• Philippa Dengler

Retiring retirement

Imagine that you are told in a few year’s time that the concept of retirement no longer exists and you won’t be able to retire. How does that make you feel?



Retirement is a concept we have all grown up with and it can be an emotive topic. Are your ready to start to change the way you think about retirement, work and ageing?

For me the story began in 2014. At that time, for various reasons, I was pretty unhappy at work. Luckily home life was great with my husband and my daughters then aged 3 and 6. One day, whilst playing with my eldest daughter, I asked her what she wanted to be when she grew up. I hoped that she would say something fun and childlike like a ballerina, or an astronaut or scientist. What she said though was – “I want to do what you do Mum”. Now that surprised me, because I didn’t think she really knew what I did. So I asked her “what DO I do then?” – and she said simply “ you go to work and sit in meetings and work with the computer and earn lots of money so that we have a nice life”. Ouch. I thought that was awful. What an terrible view of work she was getting. I spent the next few weeks pointing out to her all the different professions we came across and emphasised that the people doing it are not just doing it for money – for example the bus driver who is proud to take us safely and on time from place to place, the chef in the restaurant who is proud to cook a delicious meal for us and so on. To be honest I think that it mostly went over her head. BUT it got me thinking and I realised that she was right. I had settled for looking at my job as a way to pay the bills and save up for retirement with my husband in Spain! With almost 30 years until I was due to retire I decided then to make some changes.

Stored records:

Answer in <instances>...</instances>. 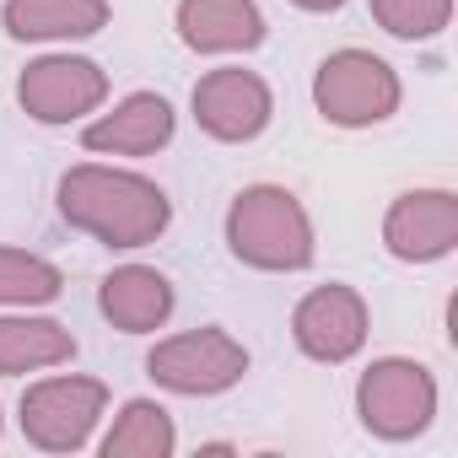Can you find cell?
I'll return each mask as SVG.
<instances>
[{"label":"cell","mask_w":458,"mask_h":458,"mask_svg":"<svg viewBox=\"0 0 458 458\" xmlns=\"http://www.w3.org/2000/svg\"><path fill=\"white\" fill-rule=\"evenodd\" d=\"M233 249L254 265H308V221L281 189H249L233 210Z\"/></svg>","instance_id":"obj_2"},{"label":"cell","mask_w":458,"mask_h":458,"mask_svg":"<svg viewBox=\"0 0 458 458\" xmlns=\"http://www.w3.org/2000/svg\"><path fill=\"white\" fill-rule=\"evenodd\" d=\"M178 22L194 49H249L265 38V22L249 0H183Z\"/></svg>","instance_id":"obj_8"},{"label":"cell","mask_w":458,"mask_h":458,"mask_svg":"<svg viewBox=\"0 0 458 458\" xmlns=\"http://www.w3.org/2000/svg\"><path fill=\"white\" fill-rule=\"evenodd\" d=\"M415 388H420V377H415V367H399V361H388V367H377V372L367 377V388H361V404H367V420H377V426H388V415H415ZM415 426H420V415H415Z\"/></svg>","instance_id":"obj_14"},{"label":"cell","mask_w":458,"mask_h":458,"mask_svg":"<svg viewBox=\"0 0 458 458\" xmlns=\"http://www.w3.org/2000/svg\"><path fill=\"white\" fill-rule=\"evenodd\" d=\"M60 292V276L44 259L28 254H6L0 249V302H44Z\"/></svg>","instance_id":"obj_15"},{"label":"cell","mask_w":458,"mask_h":458,"mask_svg":"<svg viewBox=\"0 0 458 458\" xmlns=\"http://www.w3.org/2000/svg\"><path fill=\"white\" fill-rule=\"evenodd\" d=\"M167 308H173V292H167V281H162L157 270H119V276H108V286H103V313H108L114 324H124L130 335L162 324Z\"/></svg>","instance_id":"obj_12"},{"label":"cell","mask_w":458,"mask_h":458,"mask_svg":"<svg viewBox=\"0 0 458 458\" xmlns=\"http://www.w3.org/2000/svg\"><path fill=\"white\" fill-rule=\"evenodd\" d=\"M194 108H199V124L221 140H243V135H259L265 119H270V92L243 76V71H216L194 87Z\"/></svg>","instance_id":"obj_5"},{"label":"cell","mask_w":458,"mask_h":458,"mask_svg":"<svg viewBox=\"0 0 458 458\" xmlns=\"http://www.w3.org/2000/svg\"><path fill=\"white\" fill-rule=\"evenodd\" d=\"M173 135V108L162 103V98H151V92H140V98H130L114 119H103V124H92L87 130V146L92 151H151V146H162Z\"/></svg>","instance_id":"obj_10"},{"label":"cell","mask_w":458,"mask_h":458,"mask_svg":"<svg viewBox=\"0 0 458 458\" xmlns=\"http://www.w3.org/2000/svg\"><path fill=\"white\" fill-rule=\"evenodd\" d=\"M71 356V335H60V324H0V367L22 372V367H44Z\"/></svg>","instance_id":"obj_13"},{"label":"cell","mask_w":458,"mask_h":458,"mask_svg":"<svg viewBox=\"0 0 458 458\" xmlns=\"http://www.w3.org/2000/svg\"><path fill=\"white\" fill-rule=\"evenodd\" d=\"M108 17L103 0H12L6 28L17 38H65V33H98Z\"/></svg>","instance_id":"obj_11"},{"label":"cell","mask_w":458,"mask_h":458,"mask_svg":"<svg viewBox=\"0 0 458 458\" xmlns=\"http://www.w3.org/2000/svg\"><path fill=\"white\" fill-rule=\"evenodd\" d=\"M98 399H103L98 383H65V377L60 383H44V388L28 394V431L38 442H49V447H71L92 426Z\"/></svg>","instance_id":"obj_7"},{"label":"cell","mask_w":458,"mask_h":458,"mask_svg":"<svg viewBox=\"0 0 458 458\" xmlns=\"http://www.w3.org/2000/svg\"><path fill=\"white\" fill-rule=\"evenodd\" d=\"M124 415H130V426L108 437V453H124V447L167 453V447H173V431H167V420H162V410H157V404H130Z\"/></svg>","instance_id":"obj_16"},{"label":"cell","mask_w":458,"mask_h":458,"mask_svg":"<svg viewBox=\"0 0 458 458\" xmlns=\"http://www.w3.org/2000/svg\"><path fill=\"white\" fill-rule=\"evenodd\" d=\"M65 216L92 226L114 249H135L151 233H162L167 199H162V189L124 178V173H71L65 178Z\"/></svg>","instance_id":"obj_1"},{"label":"cell","mask_w":458,"mask_h":458,"mask_svg":"<svg viewBox=\"0 0 458 458\" xmlns=\"http://www.w3.org/2000/svg\"><path fill=\"white\" fill-rule=\"evenodd\" d=\"M98 98H103V76L87 60H44L22 76V103L49 124L87 114Z\"/></svg>","instance_id":"obj_6"},{"label":"cell","mask_w":458,"mask_h":458,"mask_svg":"<svg viewBox=\"0 0 458 458\" xmlns=\"http://www.w3.org/2000/svg\"><path fill=\"white\" fill-rule=\"evenodd\" d=\"M297 340L313 356H345V351H356V340H361V308H356V297L340 292V286L308 297L302 313H297Z\"/></svg>","instance_id":"obj_9"},{"label":"cell","mask_w":458,"mask_h":458,"mask_svg":"<svg viewBox=\"0 0 458 458\" xmlns=\"http://www.w3.org/2000/svg\"><path fill=\"white\" fill-rule=\"evenodd\" d=\"M318 103L340 124H367L394 108V76L383 60L367 55H335L318 76Z\"/></svg>","instance_id":"obj_3"},{"label":"cell","mask_w":458,"mask_h":458,"mask_svg":"<svg viewBox=\"0 0 458 458\" xmlns=\"http://www.w3.org/2000/svg\"><path fill=\"white\" fill-rule=\"evenodd\" d=\"M243 367H249V356H243L233 340H226V335H216V329H205V335H183V340H173V345H162V351L151 356V372H157L162 383L183 388V394L226 388Z\"/></svg>","instance_id":"obj_4"},{"label":"cell","mask_w":458,"mask_h":458,"mask_svg":"<svg viewBox=\"0 0 458 458\" xmlns=\"http://www.w3.org/2000/svg\"><path fill=\"white\" fill-rule=\"evenodd\" d=\"M302 6H340V0H302Z\"/></svg>","instance_id":"obj_17"}]
</instances>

-- What this task involves --
Could you echo the retirement essay above back in full, word for word?

-- Solution --
• Philippa Dengler

Retiring retirement

Imagine that you are told in a few year’s time that the concept of retirement no longer exists and you won’t be able to retire. How does that make you feel?



Retirement is a concept we have all grown up with and it can be an emotive topic. Are your ready to start to change the way you think about retirement, work and ageing?

For me the story began in 2014. At that time, for various reasons, I was pretty unhappy at work. Luckily home life was great with my husband and my daughters then aged 3 and 6. One day, whilst playing with my eldest daughter, I asked her what she wanted to be when she grew up. I hoped that she would say something fun and childlike like a ballerina, or an astronaut or scientist. What she said though was – “I want to do what you do Mum”. Now that surprised me, because I didn’t think she really knew what I did. So I asked her “what DO I do then?” – and she said simply “ you go to work and sit in meetings and work with the computer and earn lots of money so that we have a nice life”. Ouch. I thought that was awful. What an terrible view of work she was getting. I spent the next few weeks pointing out to her all the different professions we came across and emphasised that the people doing it are not just doing it for money – for example the bus driver who is proud to take us safely and on time from place to place, the chef in the restaurant who is proud to cook a delicious meal for us and so on. To be honest I think that it mostly went over her head. BUT it got me thinking and I realised that she was right. I had settled for looking at my job as a way to pay the bills and save up for retirement with my husband in Spain! With almost 30 years until I was due to retire I decided then to make some changes.